From a technical point of view, it uses over 2GB an hour bandwidth too: that's bad news for anyone on a capped service or whose fair use policy will throttle their connection for 'heavy use'. BT currently excludes OnLive traffic from its cap, but it's not worth switching ISP for.
One conclusion, then, might be that OnLive is a great proof of concept, but we should really wait until it gets better – except that it is up against the limitations of the internet, not its own hardware. I'm not sure they can reduce latency further, at least over the existing public IP infrastructure. The technical hurdles of the future – improving quality and reliability – may actually be a bigger challenge than all of those the company has already overcome.

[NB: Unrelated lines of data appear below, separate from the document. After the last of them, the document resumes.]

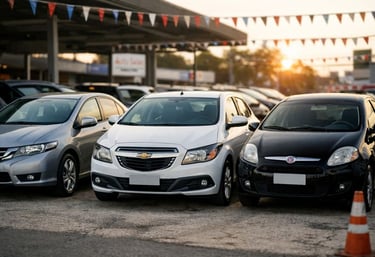 Carros usados expostos em loja, modelos populares alinhados em pátio de revenda ao entardecer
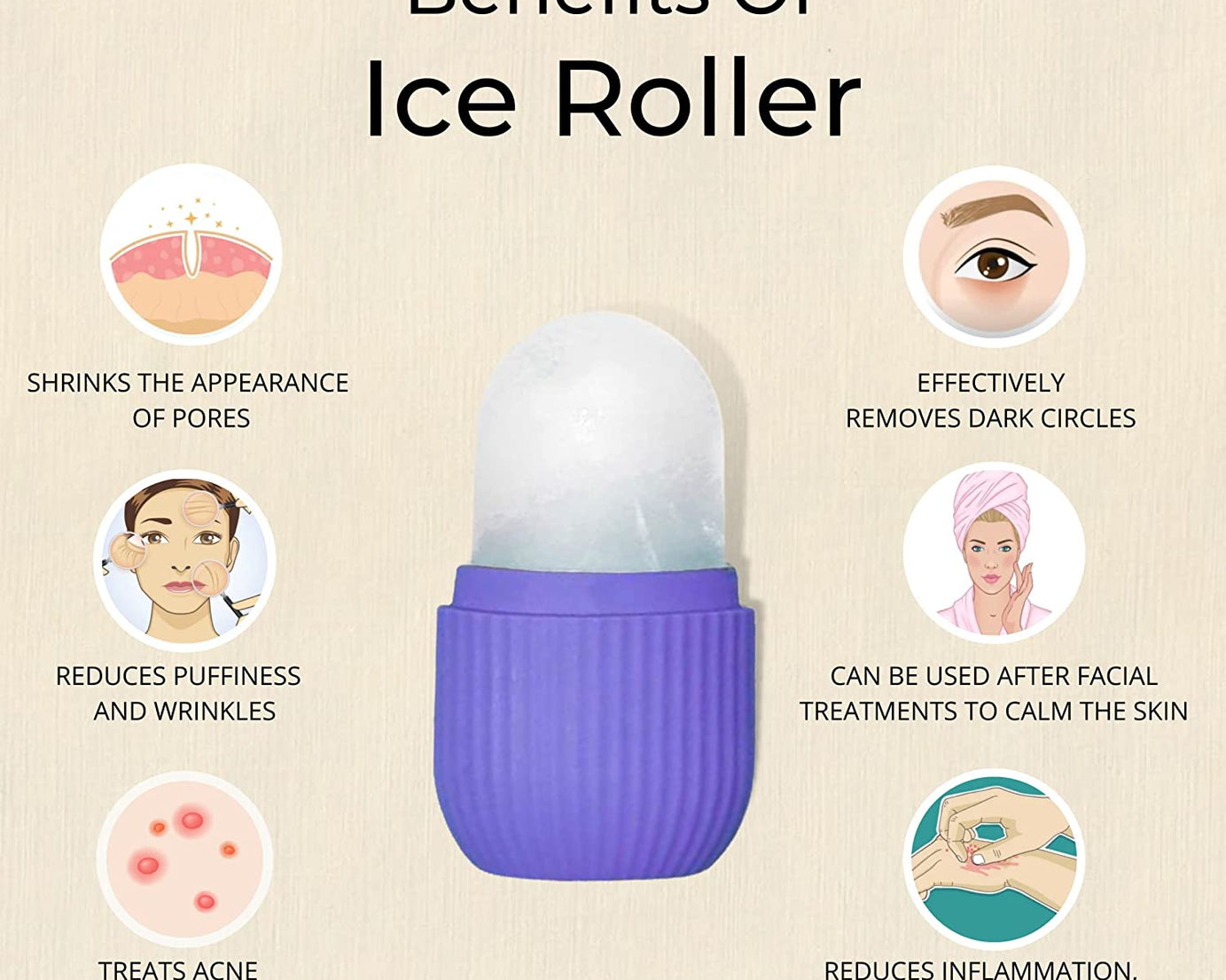 BEAUTY ICE ROLLER FOR FACE MASSAGER & EYE REUSABLE FACE ROLLERS FACIAL ROLLER ( Purple Color)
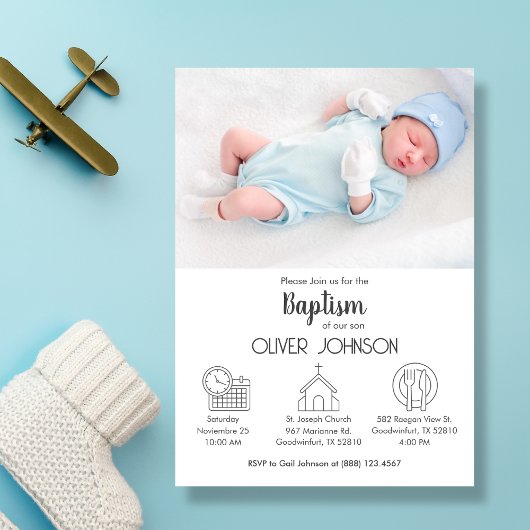 Invitation Baby Boy Bautizo Invitacion Élégant Baptême modern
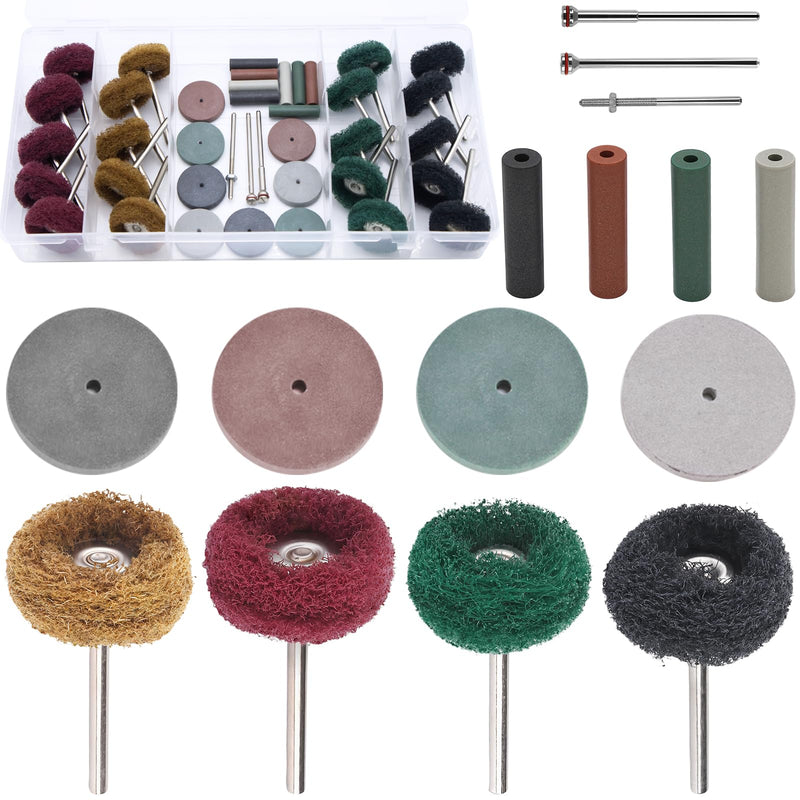 [Australia - AusPower] - 39Pcs Polishing Wheels Set for Rotary Tool, 1 inch Souring Pad Abrasive Buffing Brush with 1/8" Shank and 4 Colors Rubber Polish Wheel for Remove Rust Clean Paint Auto Detailing 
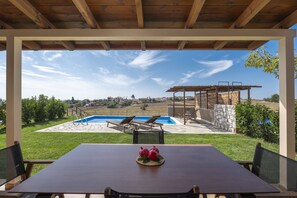 Family Villa, 2 Bedrooms, Private Pool, Pool View | Terrace/patio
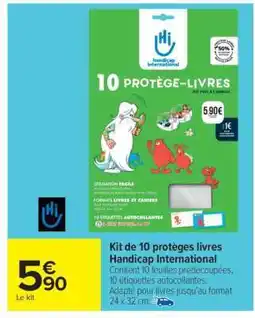 Carrefour Market Kit de 10 protège-livres Handicap International offre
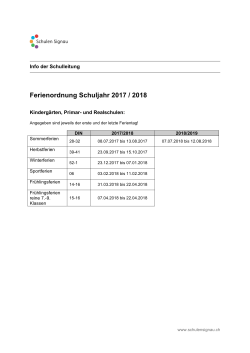 Ferienordnung Schuljahr 2017 / 2018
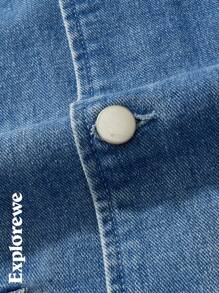 SHEIN Teens (Boys) Front Button Long Sleeve Pocket Minimalist Casual Denim Hoodie Jacket - Multicolor - View 6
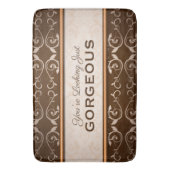 Elegant Classic Chocolate Flourish Bronze Monogram Badmat (Voorkant Verticaal)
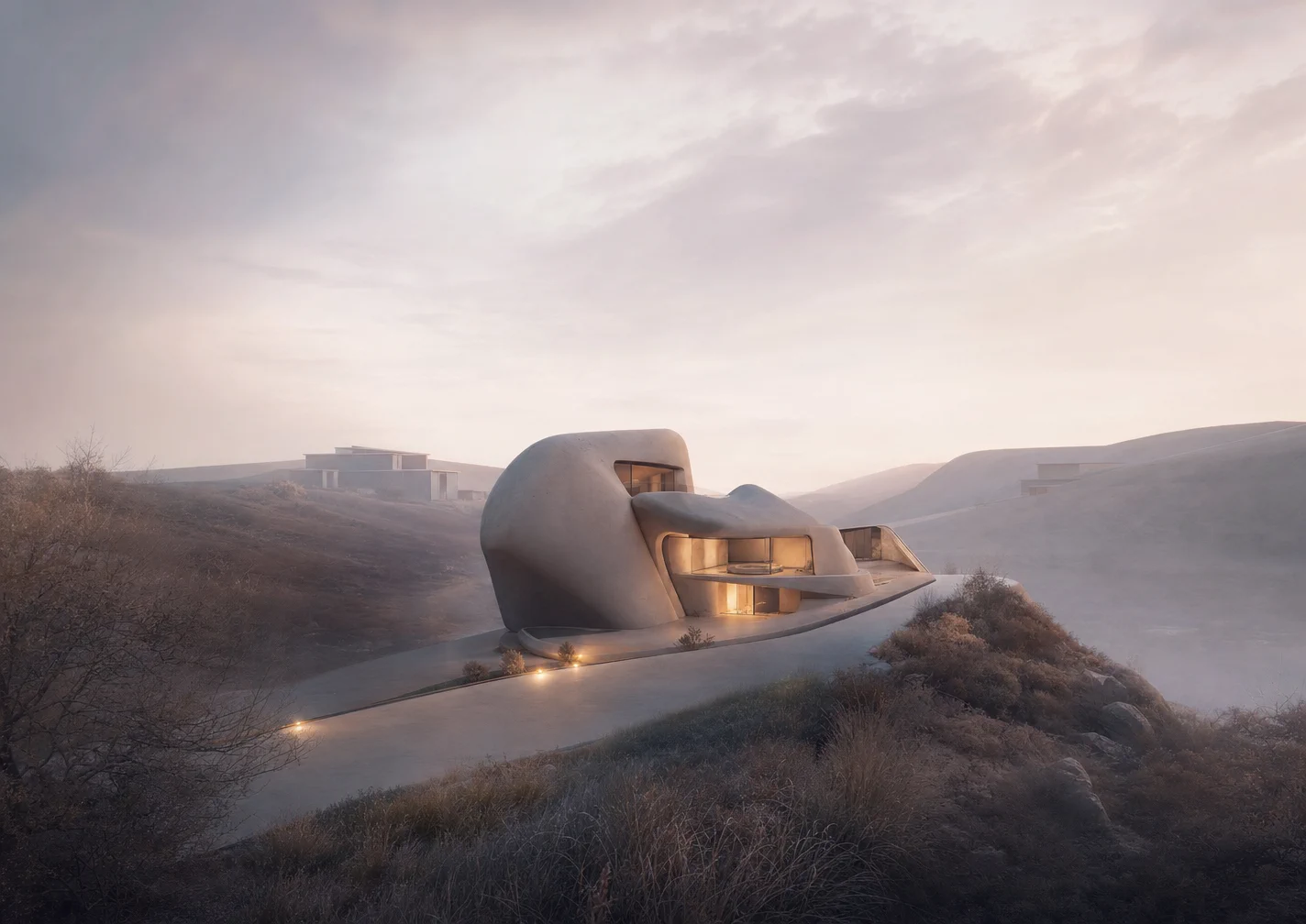 Organic hillside residence used as a video tutorial study
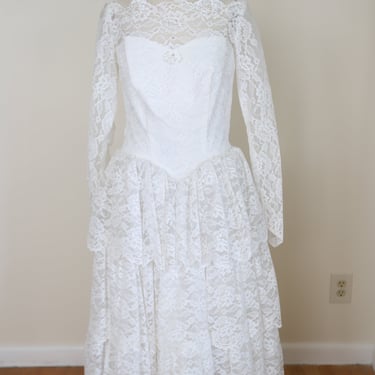 1950s Lace Mesh Tiered Tulle Dress
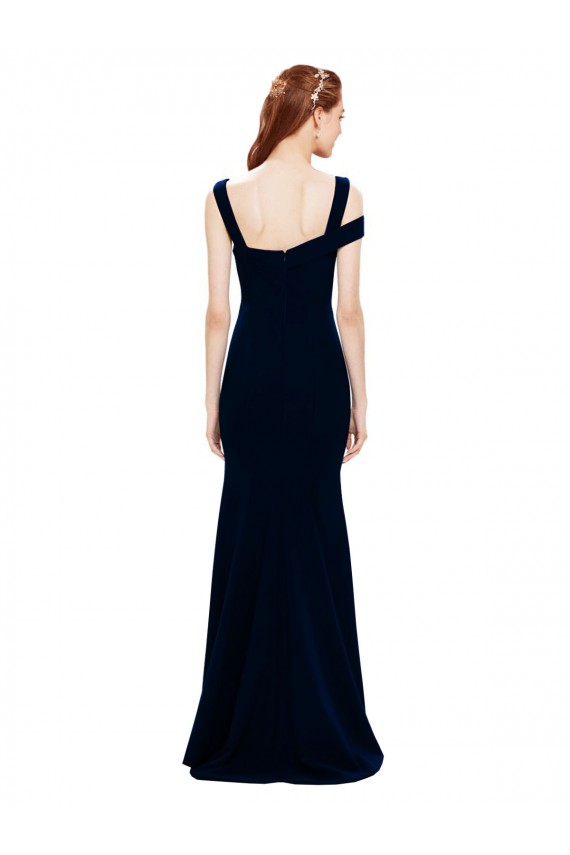 Azul marina oscuro Sirena Hombros Descubiertos Crepé Elástico Largo Formales Vestidos de dama de honor / Vestidos de fiesta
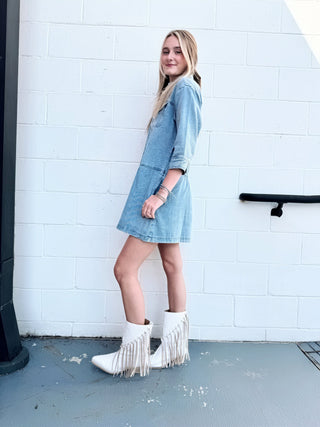 Medium wash denim button-down, three-quarter length sleeve mini dress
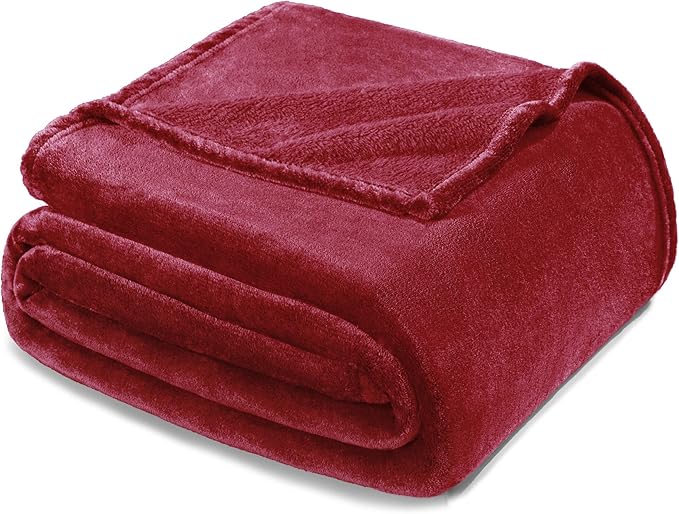 Exclusivo Mezcla Fleece Deep Red Throw Blanket for Couch, Sofa, Super Soft and Warm Blankets, All Season, Cozy, Plush, Lightweight, 50x60 Inches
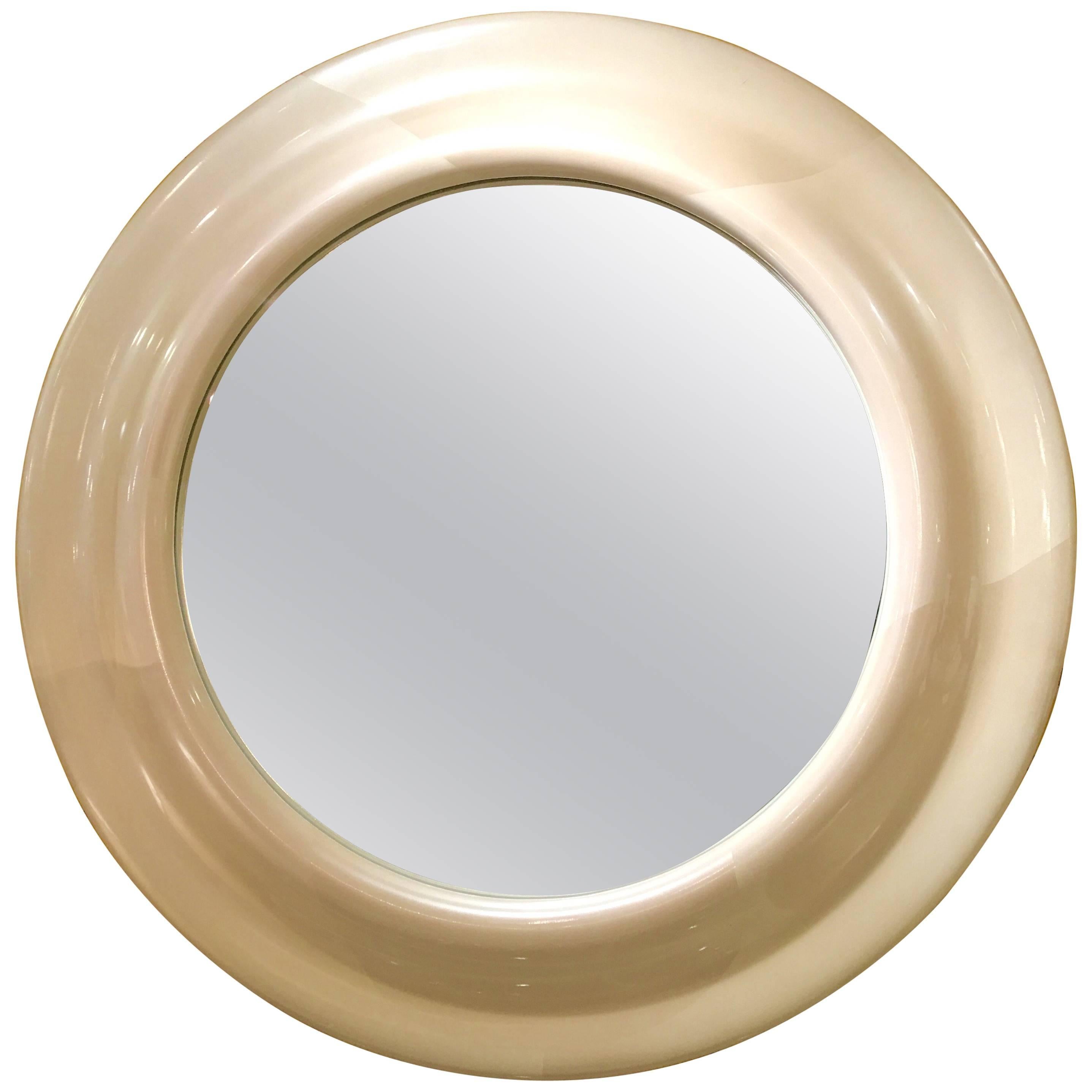 American Mid-Century Large Carl Springer Style Ivory Round Mirror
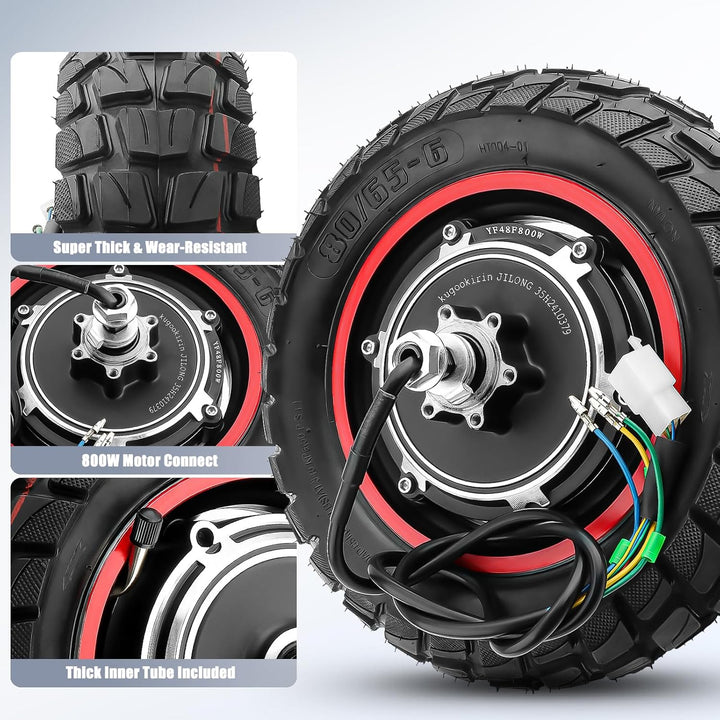 E Scooter Motor 48V 800W für Kugoo M4 PRO Hinterrad Motor, 800W Motor mit Reifen Schlauch 80/65-6, H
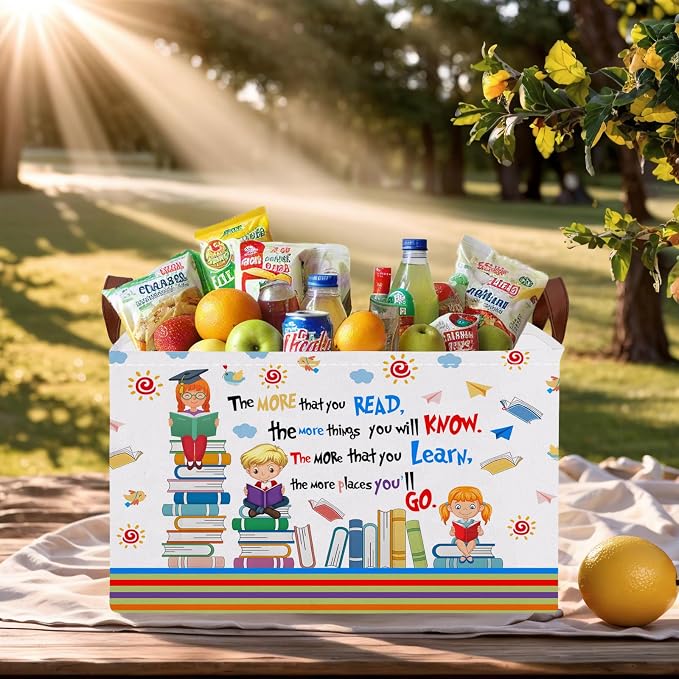 Reading Book Storage Basket Organizer for Nursery, Classroom, Library, and Daycare Store Books, Clothes (Kid Learning)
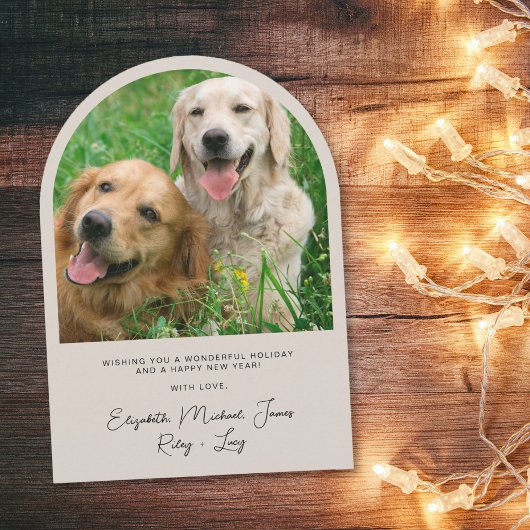 明るいエレガントメリーアーチフォトクリスマスカード 招待状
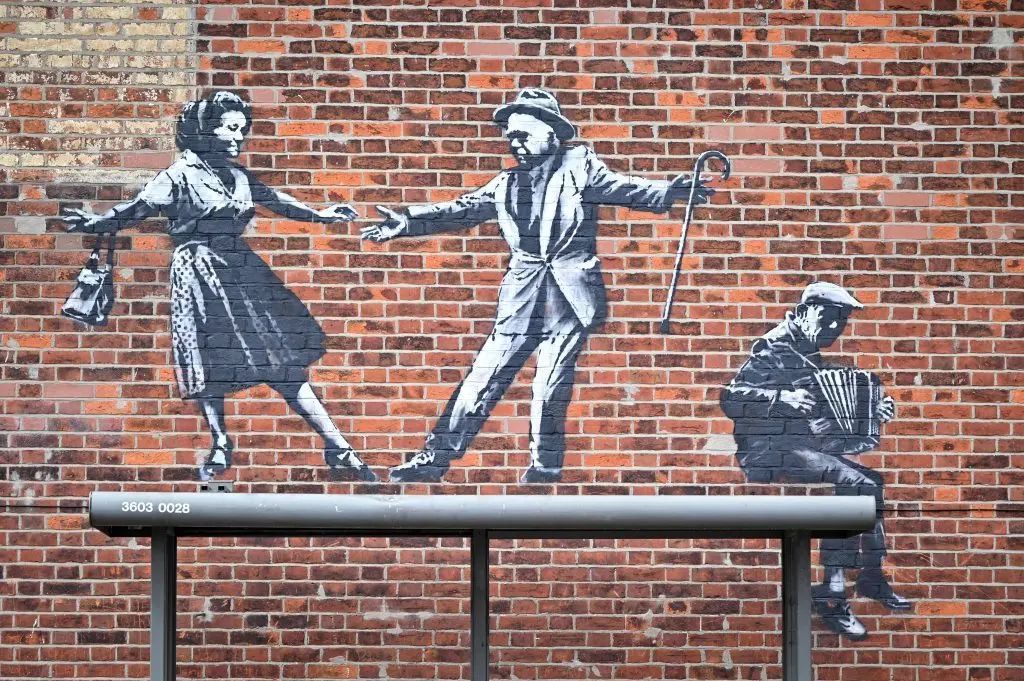 One of the many murals Banksy created during his 'Spraycation'.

Even in its current state, though, I could see the service as a great supplement for gaming on a tablet or getting rid of consoles. What I'd love to see is a partnership between OnLive and, say, Steam – so if I'm at my PC I can play a high-quality local client, and if I'm out and about I'll settle for second-best and stream from the same save points.
The problem is that there's no business model there for either company; the convenience just wouldn't be worth the premium they'd need to charge.
Even now, price is not OnLive's friend. You can pay £6.99 a month for free access to a library of over 100 games, which would be great – except that new releases are excluded from that archive.
You can compare this directly with Spotify, the music streaming service that offers unlimited access to millions of tracks at exceptionally high quality on any device for just £3 more a month.
I really admire what OnLive has achieved: I genuinely didn't think it was possible to get the service to be as good as it is. But with the gaming capabilities of even budget laptops so good these days, it's hard to see it as an alternative for PC gaming.